Think you’ve got what it takes to be a call center agent? In this continually expanding industry, there’s a reason these positions tend to have high turnover rates–they can be a true test of patience, problem solving, and customer service. But for those who land the job, it can be rewarding and help build an arsenal of transferable skills. If you’re prepping for a call center interview, you can be sure you may be asked some variation of the following interview questions:
Describe a time when you had to deal with an irate customer who was abusive? How did you handle it?
This question is all about your composure and ability to problem solve under pressure while remembering that you represent the company at all times.
Are you proficient in using different software? What are your computer skills?
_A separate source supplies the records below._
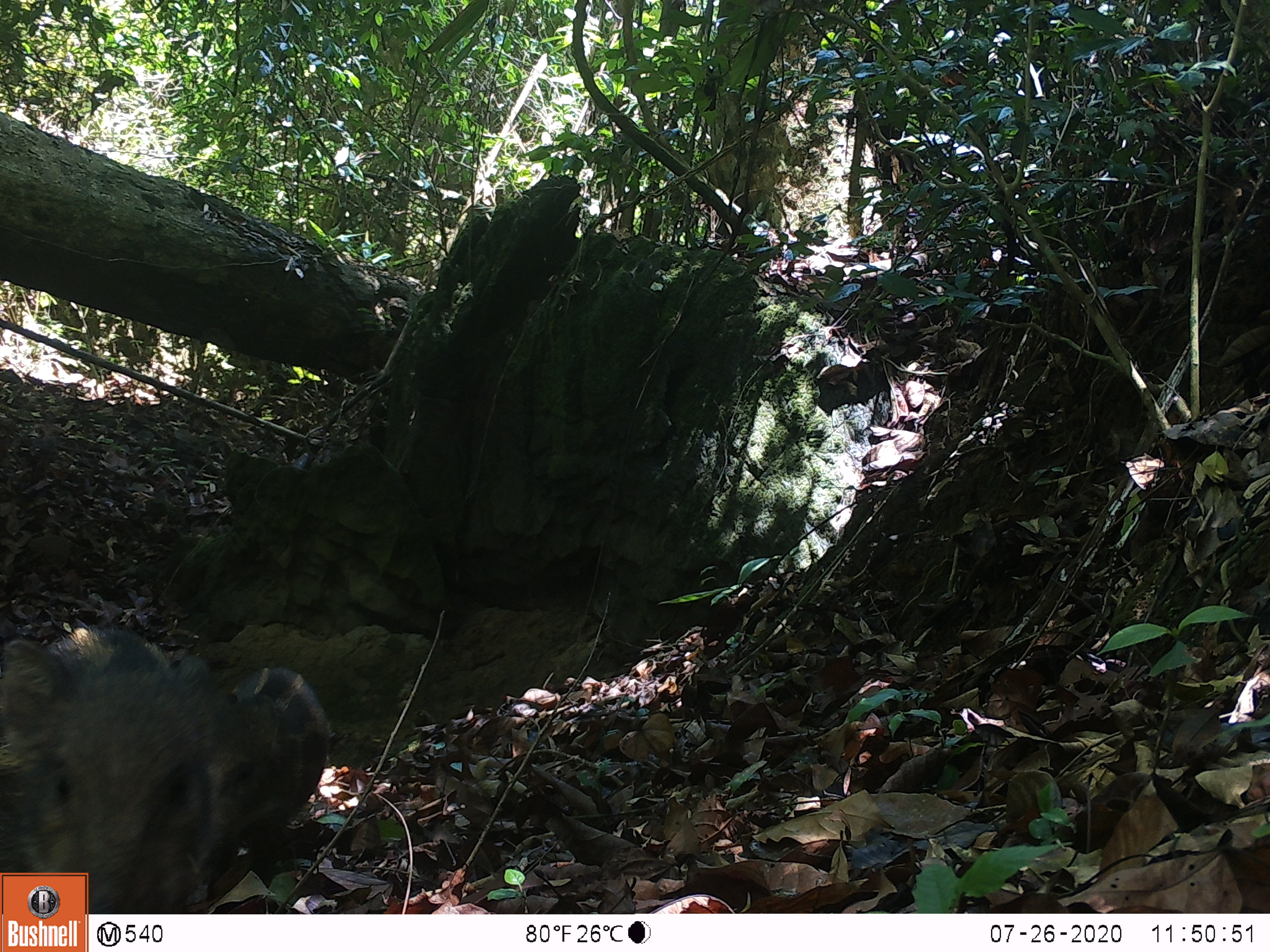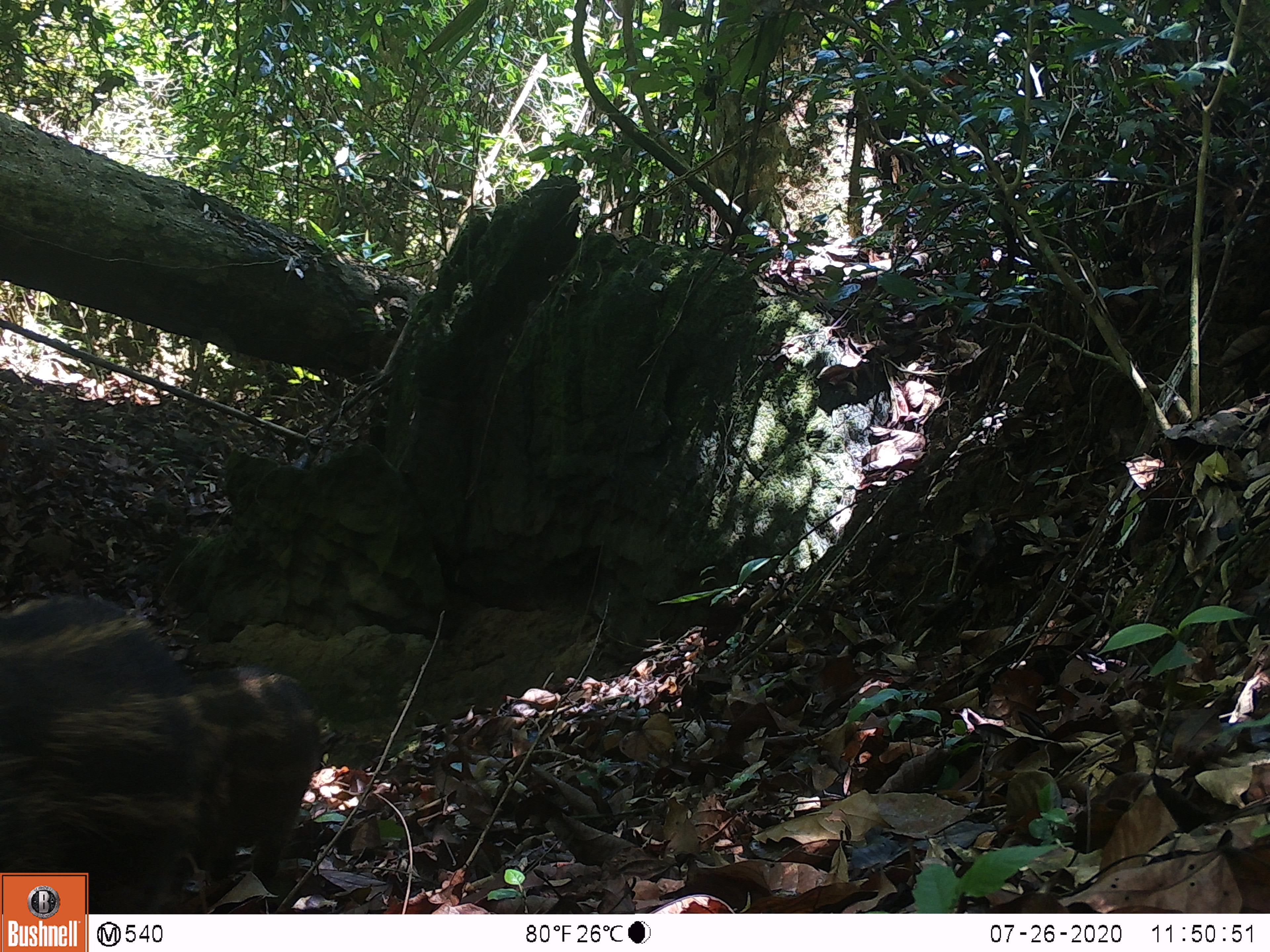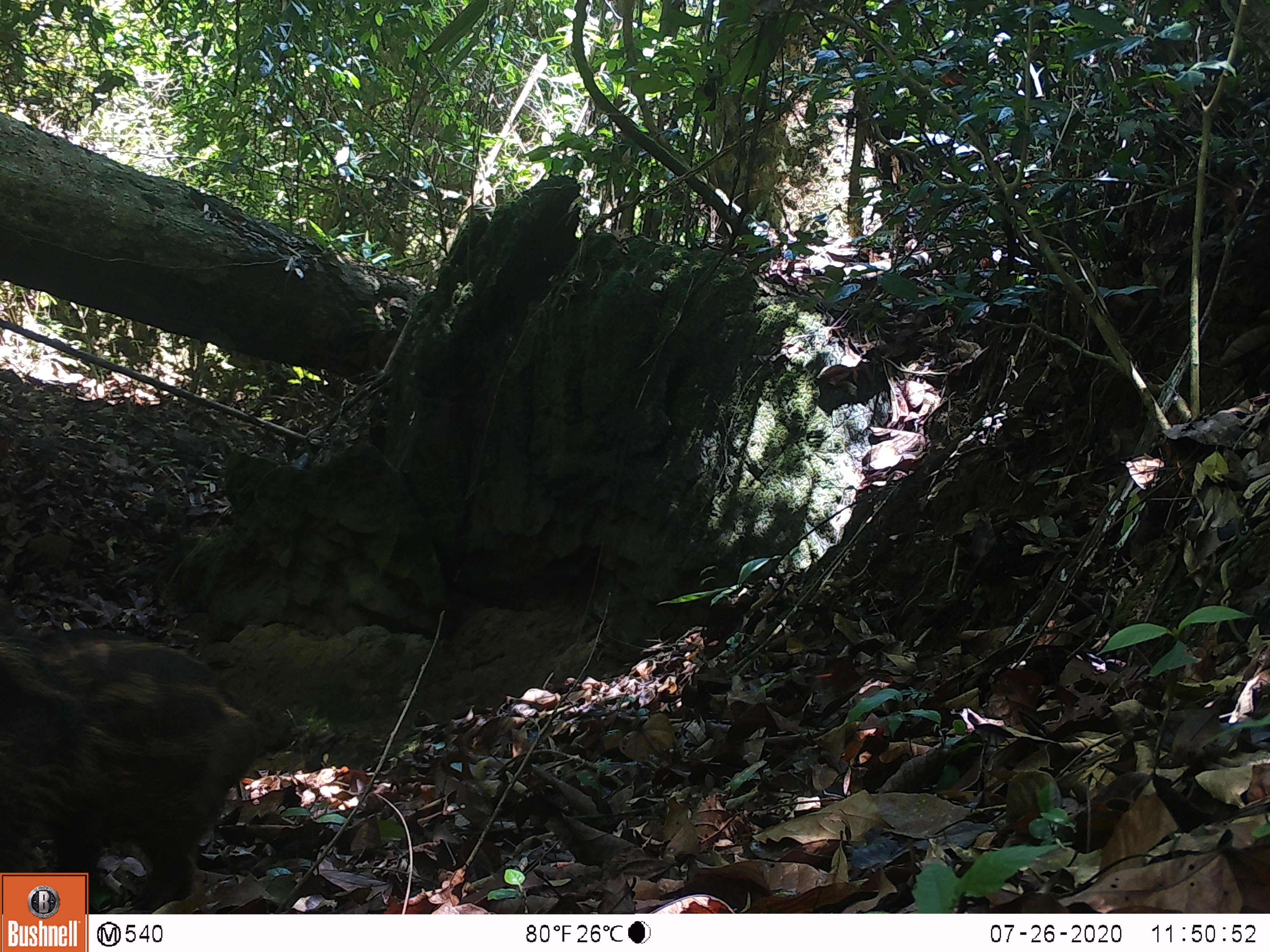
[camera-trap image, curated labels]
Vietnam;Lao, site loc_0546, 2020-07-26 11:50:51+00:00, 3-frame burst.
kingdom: Animalia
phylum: Chordata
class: Mammalia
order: Artiodactyla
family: Suidae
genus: Sus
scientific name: Sus scrofa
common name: eurasian wild pig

Most call centers use sophisticated software tailored to their needs. Hiring managers are looking for fast learners who can master new computer skills and programs quickly.
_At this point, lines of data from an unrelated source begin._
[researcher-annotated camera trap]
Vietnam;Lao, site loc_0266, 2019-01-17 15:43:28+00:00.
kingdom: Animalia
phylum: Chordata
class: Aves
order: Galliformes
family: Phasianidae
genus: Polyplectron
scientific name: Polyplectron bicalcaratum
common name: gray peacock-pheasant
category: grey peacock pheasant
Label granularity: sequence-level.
How do you calm down an angry customer?
The interviewer is looking for a person who can problem solve and put into action a plan to turn an upset customer's attitude around. If you have prior examples, feel free to showcase them.
Is the customer always right? why?
There is no right answer to this question. It's about evaluating how you view the customer in relationship to the company or brand.
Describe a situation when a customer really upset you but you had to remain composed.
Working in any customer service related role often requires separating your emotions from the job, but everyone has their breaking point. Can you still maintain focus and composure when you reach yours?
What do you consider late?
Call centers operate like clock-work and schedules are extremely important to maintain adequate coverage during peak hours.
Where do you see yourself in 5 years?
Because of the high rate of turnover in these positions, hiring managers are looking for people with staying power in the organization.
Tell me how you handle a repetitive task.
If you don't like rote tasks, this may not be the position for you. Interviewers are looking for people comfortable with repetition and routine.
Describe a situation when you had to change your approach because your first attempts to persuade a customer failed.
This question tests your ability to think of multiple solutions and approaches to a problem.
Explain an occasion when you went that extra mile at work or out of your way to help someone.
This is a great customer service question that allows you to showcase your strengths in building customer loyalty.
Give me an example of a decision you had to make quickly while dealing with a customer recently.
As a call center agent, you usually only have one phone conversation to make things right. The ability to think on your feet is a critical part of the role.
If you land a job as a call center agent, the number one skill you need is the ability to communicate clearly and efficiently through your voice. For these positions, hiring managers tend to be more attentive to the way you carry your voice and what you have to say rather than your overall demeanor because of the hours of time on the phone the job requires. If you take time to prepare thoughtful answers to the questions above and have a good understanding of their relevance to the position alongside an understanding of the company culture, you'll be one step closer to a successful interview.